It's tough to beat a Bond movie at the box office, especially if your film is a B movie about cold fusion and goofy disguises.
Tomorrow Never Dies was released the same year as The Saint and it's easy to see why the Val Kilmer-starring vehicle faded away into nothing. For crying out loud, Never Dies had a remote controlled BMW! The Saint had Elisabeth Shue with a heart condition. That the latter was turned down by a plethora of actors from Mel Gibson to Arnold Schwarzenegger is no surprise. All the ingredients for a fun light-hearted thriller are there and yet The Saint suffers from having one of the least inspired scripts I've seen in a long time.
Who thought this was interesting?
Some stock Russian gangsters want to steal the formula for cold fusion in order to fix some unlikely election. Meanwhile, some guy called Simon Templar helps them but then doesn't. THE END.
116 minutes on THAT boring-ass story? Surely you jest. The opening titles of Tomorrow Never Dies alone were a million times more involving than this garbage. It really is all thanks to Val Kilmer's rightfully tongue-in-cheek approach that The Saint is watchable in any way. The absurd disguises and hilarious accents definitely add some welcome fun to the proceedings and Kilmer proves himself to be a worthy substitute for Roger Moore. If it weren't for Kilmer not taking things seriously at all, this would be one ungodly piece of DULL.

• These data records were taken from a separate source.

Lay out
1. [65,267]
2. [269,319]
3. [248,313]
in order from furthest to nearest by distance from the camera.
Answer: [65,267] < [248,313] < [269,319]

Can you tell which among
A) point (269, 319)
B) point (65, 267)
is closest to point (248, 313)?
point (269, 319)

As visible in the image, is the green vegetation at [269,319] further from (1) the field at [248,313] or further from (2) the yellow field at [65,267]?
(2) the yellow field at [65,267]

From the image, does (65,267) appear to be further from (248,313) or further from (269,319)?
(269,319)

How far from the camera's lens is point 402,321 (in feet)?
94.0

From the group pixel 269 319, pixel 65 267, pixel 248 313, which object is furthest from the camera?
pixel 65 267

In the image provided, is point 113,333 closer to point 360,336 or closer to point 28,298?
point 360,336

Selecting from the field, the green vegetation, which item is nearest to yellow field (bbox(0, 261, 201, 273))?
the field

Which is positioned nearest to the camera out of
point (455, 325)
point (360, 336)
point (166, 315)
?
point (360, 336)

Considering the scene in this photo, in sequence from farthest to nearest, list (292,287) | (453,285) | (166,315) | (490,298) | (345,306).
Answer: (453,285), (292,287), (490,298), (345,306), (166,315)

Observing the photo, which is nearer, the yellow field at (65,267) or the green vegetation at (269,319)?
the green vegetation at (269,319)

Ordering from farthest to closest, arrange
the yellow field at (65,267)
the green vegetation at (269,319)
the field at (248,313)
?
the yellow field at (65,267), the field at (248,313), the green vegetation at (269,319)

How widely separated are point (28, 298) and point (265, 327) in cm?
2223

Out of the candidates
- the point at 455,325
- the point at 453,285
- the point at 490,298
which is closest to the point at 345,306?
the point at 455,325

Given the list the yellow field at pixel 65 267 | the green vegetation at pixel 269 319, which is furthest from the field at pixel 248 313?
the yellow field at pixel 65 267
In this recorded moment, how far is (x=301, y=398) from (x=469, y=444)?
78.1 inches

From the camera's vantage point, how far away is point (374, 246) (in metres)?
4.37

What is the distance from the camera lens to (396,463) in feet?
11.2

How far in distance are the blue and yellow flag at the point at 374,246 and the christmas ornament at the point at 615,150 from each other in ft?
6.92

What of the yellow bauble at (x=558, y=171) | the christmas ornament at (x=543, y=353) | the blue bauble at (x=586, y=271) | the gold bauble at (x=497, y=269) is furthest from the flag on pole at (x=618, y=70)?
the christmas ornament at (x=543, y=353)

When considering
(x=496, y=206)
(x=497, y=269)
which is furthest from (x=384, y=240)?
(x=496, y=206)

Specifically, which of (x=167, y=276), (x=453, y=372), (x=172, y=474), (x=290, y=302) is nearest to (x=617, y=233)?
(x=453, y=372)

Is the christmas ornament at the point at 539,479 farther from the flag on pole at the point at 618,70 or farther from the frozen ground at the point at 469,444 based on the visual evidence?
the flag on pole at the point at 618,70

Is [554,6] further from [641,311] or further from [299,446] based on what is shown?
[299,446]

Seriously, who cares about that bullshit story? You mean no-one wants to take over the world from their underwater/Moon lair? What is this, real life?
This would all work fine as a pilot episode to a reboot of the original TV series and for that it would have actually been pretty decent. Sadly, this is a big budget wannabe rival to the Bond films and although the film made a profit down the line, that it originally was a flop is about as surprising as a guy with glasses crossing the road. This needed a bigger story altogether. It needed to either go all-out and reinvent Simon Templar as some kind of super cool action hero or stay low-key and just be a new TV series. In order for the former to happen though, the film would have needed to be radically different to the Bond franchise instead of being a cheaper retread with added wigs and fake moustaches.
This is really the film's main failure: it adds nothing new. Really, if you're going into it expecting to see something not generic, there's no reason to bother unless of course you happen to be a die-hard Val Kilmer fan or you've had a crush on Elisabeth Shue since Cocktail.
Like I said, as a curiosity it's ok: Kilmer's entertaining and the film itself reaches decent levels of silliness but ultimately you'll just be wishing you were watching Tomorrow Never Dies again. Poorly written, overproduced, unimaginative, uninteresting, The Saint is a forgettable half-assed romp which should please fans of rubbishy by-numbers blockbusters but few others.
A missed opportunity.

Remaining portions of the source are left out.